Tuesday, November 15, 1977, 9:00 pm, Day 658
A person died and was buried today here in Kamiendor. The first thing that I heard of it was after I had finished work down on the pumphouse site, and was walking back up the hill into town. Halfway up, I started to hear all sorts of moaning and wailing coming from inside the town. From this I figured that 1) someone had died, and 2) that it was someone whom alot of people liked, due to the fact that many people were moaning and wailing. I was a bit wary as I finished walking up the hill, because if it was someone that alot of people liked, then it had to be someone that I also knew. It turned out that it was Ky, the driver for the Paramount Chief's LandRover. It was a sudden, unexplainable death. In Sefadu last night, they say he finished drinking his coffee and then went and laid down. This was near midnight. A while later his wife went in and found him dead. He wasn't sick or anything. His body was brought here by lorry and with him came many of the villagers who happened to be in Sefadu, some of whom I haven't seen for months. He was from the house next door to my own. His grave is plainly visible from my window, being no more than 20 feet away.
This was the biggest death that I have seen in this country. Everyone in Kamiendor was wailing and moaning, or at least standing around with very solemn looks on their faces.
In this country, when a person dies, the people do not hide their emotions. Maybe its better that way. If they can let it all out, then the theory is that it won't all build up inside. In our country, where showing ones emotions just isn't done, then everything can just keep building up inside until finally the person cracks. I know that sometimes I've felt like I need a good cry, or at least a few tears and a sob or two, but have found that I was unable to let myself go.
Thursday, November 17, 1977, 9:00 pm, Day 660
I think that I have talked myself out of marrying Sia Kundi.
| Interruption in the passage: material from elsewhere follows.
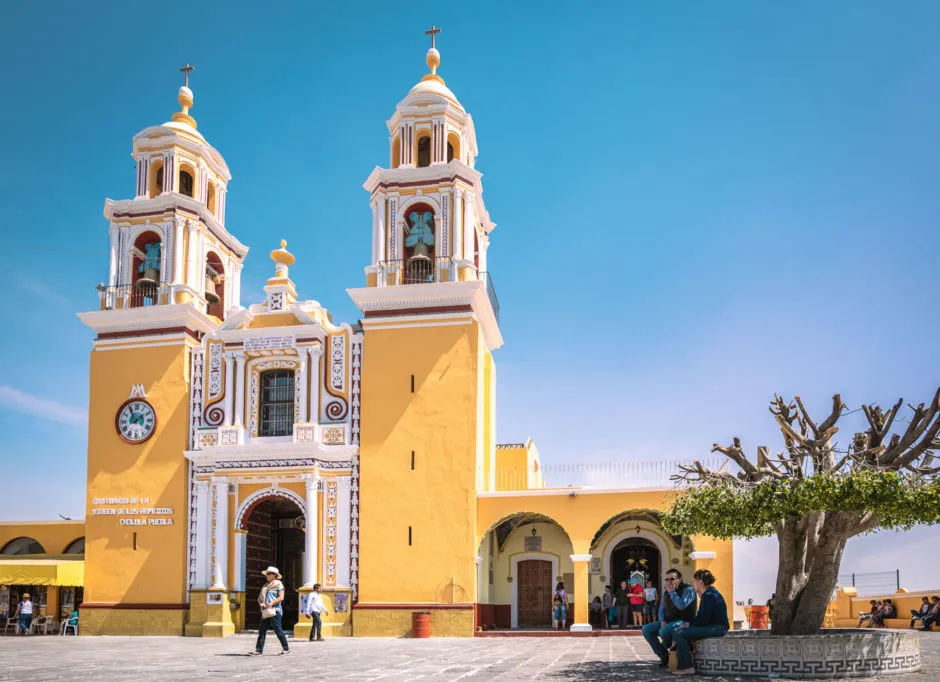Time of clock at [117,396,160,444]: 1:55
Yesterday evening, I was going all over it again, especially the part about what I wanted to do once I got out of the Peace Corps. I saw that what I wanted was to find a job in the San Jose area, so that I could be near home and be able to go to church. The church had a big part in it. San Jose Church is where my roots are, and I want to go back so I can get involved in it. I don't think that any other church would do the same for me. Marriage was also a big part of it. I found that the person that would be ideal for me would have to come from the same background and be interested and involved in the same things that I am. An ideal setup would be to find someone from the San Jose Church. (I don't have anyone lined up as yet.) In trying to figure how Sia Kundi would be able to figure in here, I found that I would be in for alot of problems, changes, and setbacks. Love might conquer all, but it would sure be an upward battle.
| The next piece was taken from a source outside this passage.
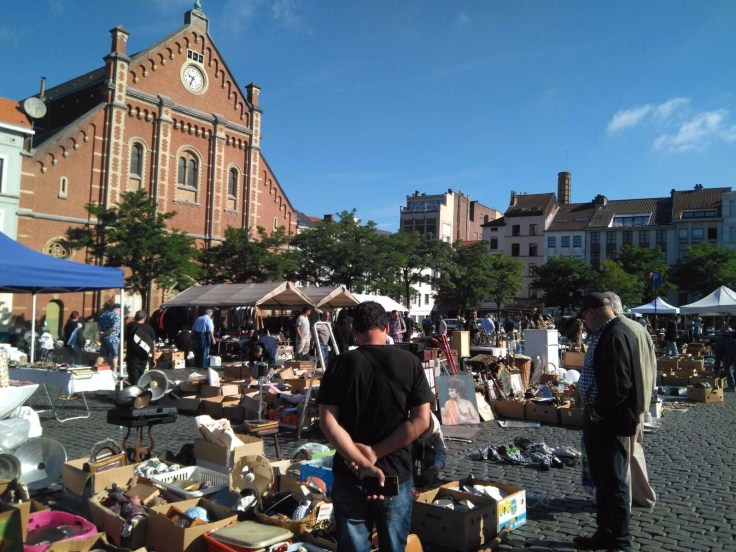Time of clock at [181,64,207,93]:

Tamba Kabba came back today, finally. It had been about two months since I had seen him, and I had been alone with Sia Kundi for three weeks during that time. Sia Kundi wanted me to ask him tonight, but I don't think I will do it. I wouldn't mind just discussing the question, but I think I have my mind made up already. Also, I don't think that it would be good to let the future course of my life depend on if Kabba says "Yes" or if he says "No". My marrying Sia Kundi would change both of our lives completely. And all of it wouldn't be for the better. They wouldn't change hardly at all as long as we remained here in Sierra Leone, but as soon as we moved to America it would change emmensely. Too much to handle, possibly.